Tasks and exercises:
**a.** Reproduce the passage of the profile of Craig Fulthorpe's ocean drilling career between "Craig Fulthorpe was a" and "changed his career.", inclusive.
**b.** According to the profile of Craig Fulthorpe's ocean drilling career, who shared the co-chief scientist role with him on the Canterbury Basin expedition?
**c.** Carry on the profile of Craig Fulthorpe's ocean drilling career from the point at which it stops.

Quoted passage:
Craig Fulthorpe was a grad student when his advisor walked into his office and asked if he would like to be part of the first scientific expedition organized by the Ocean Drilling Program (ODP). As luck would have it, a sedimentologist who had been scheduled to be on that cruise had to back out just weeks before it set sail for the Bahamas and they needed a replacement fast. Fulthorpe said yes. It changed his career.

(From Jackson School of Geosciences / by Marc Airhart) – “Going on ODP Leg 101 introduced me to this whole community in a way that might not have happened otherwise,” he says. “It was a great opportunity. It was my first extended time at sea.”

That was in 1985. The ODP was an international partnership that had just begun to explore Earth’s history and structure as recorded in the ocean basins. They had recently converted an oil exploration ship into a floating laboratory and renamed it the JOIDES Resolution. The first expedition was designed to study the origin and evolution of the Bahamas carbonate platform.

“As a young scientist, it was a great learning experience,” he says. “I got to work with more senior people and got real insight into the way large scale science is done.”

Today, Fulthorpe is a senior research scientist at the Institute for Geophysics, which itself has a long and storied history with the three major international scientific ocean drilling programs. He works just a few doors down from Jamie Austin, another ocean drilling veteran he met on that first ODP cruise when Austin was co-chief scientist. Fulthorpe came to the Institute early in his career and never left.

In January 2010, he returned from his fourth cruise through ODP and its successor, the Integrated Ocean Drilling Program (IODP). This time he was co-chief scientist, along with Koichi Hoyanagi from Shinshu University in Japan, on an expedition to Canterbury Basin off the eastern coast of New Zealand’s South Island.

Down Under

Seafloor sediments along continental margins record changes in global sea level going back millions of years. This record has the potential to help scientists forecast how sea level might change as a response to the current period of rapid global warming. Unfortunately, the record isn’t so easy to read. Seafloor sediments are also affected by local tectonic, sedimentary, and oceanographic processes. Fulthorpe’s cruise to Canterbury Basin was designed to help untangle those confounding effects.

Canterbury Basin is ideal for this work because seafloor sediments there record information about climate and sea level in exquisite detail going back 35 million years. An uplifting mountain chain nearby and strong ocean currents ensure a large quantity of sediment flows into the basin.

Canterbury Basin is one of several sites around the world sampled by IODP scientists to study global sea level changes, primarily during Earth’s “Icehouse” period (last 30-40 million years), when sea level was largely controlled by changes in the volume of polar ice sheets. Data from both the Canterbury Basin expedition and an earlier New Jersey shelf expedition will be integrated to provide a better understanding of global trends in sea level over time.

Craig Fulthorpe was co-chief scientist for IODP Leg 317. Credit William Crawford, IODP/TAMU.

Craig Fulthorpe was co-chief scientist for IODP Leg 317. (Credit: William Crawford, IODP/TAMU)

Canterbury Basin is one of several sites around the world sampled by IODP scientists to study global sea level changes during Earth’s “Icehouse” period (10 to 12 million years ago), when sea level was largely controlled by changes in glaciation at the poles. Data from both the Canterbury Basin expedition and an earlier New Jersey shelf expedition will be integrated to provide a better understanding of global trends in sea level over time.

Provided data:
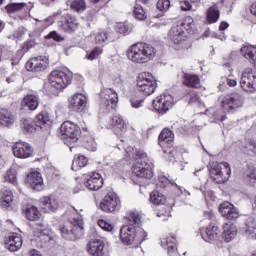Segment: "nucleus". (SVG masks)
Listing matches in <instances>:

Answers for the exercise:
**a.**
Craig Fulthorpe was a grad student when his advisor walked into his office and asked if he would like to be part of the first scientific expedition organized by the Ocean Drilling Program (ODP). As luck would have it, a sedimentologist who had been scheduled to be on that cruise had to back out just weeks before it set sail for the Bahamas and they needed a replacement fast. Fulthorpe said yes. It changed his career.

**b.** Koichi Hoyanagi from Shinshu University in Japan.

**c.**
Drilling in the Canterbury Basin also allowed the scientists to investigate what happened when the seaway between Australia and Antarctica opened up around 30 million years ago, initiating a strong ocean circulation pattern. This major event in Earth’s history is recorded in the Marshall Paraconformity, a gap in the rock record indicating an extended period of non-deposition. In core samples, it occurs as a rubble layer between two layers of white limestone.

Fulthorpe says understanding the past helps scientists know what Earth’s systems are capable of in the future. For example, scientists studying sediment and ice cores have been surprised to find how rapidly and dramatically Earth’s climate can change.

“If you aren’t aware that very rapid change can happen, you can’t factor it into future predictions,” he says. “You have to be aware of everything the Earth can throw at you to address what might happen in the future.”

Gone Fishing

The JOIDES Resolution is 143 meters (470 feet) long and holds up to 125 people, usually half support crew and half scientists and technicians. The ship operates 24 hours a day with crew members alternating in 12 hour shifts. On a typical two month trip with a full ship, the galley crew stocks 12,000 pounds of fish, 10,000 eggs, 5,000 pounds of fresh fruit and vegetables, 1,000 gallons of milk, and 1,000 pounds of flour.

The ship is operated by the U.S. Implementing Organization, made up of the Consortium for Ocean Leadership, Texas A&M University and Lamont-Doherty Earth Observatory with funding from the National Science Foundation (NSF). The JOIDES part of the name comes from the now defunct Joint Oceanographic Institutions for Deep Earth Sampling.

Team members plant colored flags in a core to claim samples. Stacie Blair, paleontologist from Florida State University, collects sediment samples from a core. Credit: William Crawford, IODP/TAMU.

(Click to enlarge) Team members plant colored flags in a core to claim samples. Stacie Blair, paleontologist from Florida State University, collects sediment samples from a core. (Credit: William Crawford, IODP/TAMU)

Fulthorpe says a few things have changed on the JOIDES Resolution in 25 years. His first time around, there was no telephone. And of course, no email. You could write and receive paper letters thanks to occasional helicopter visits from administrators and dignitaries. Or you could establish a phone patch with the help of a ham radio operator, but it was complicated.

“I made one phone call,” he says. “It was very awkward. You had people listening in on your end and an operator listening on the other end.”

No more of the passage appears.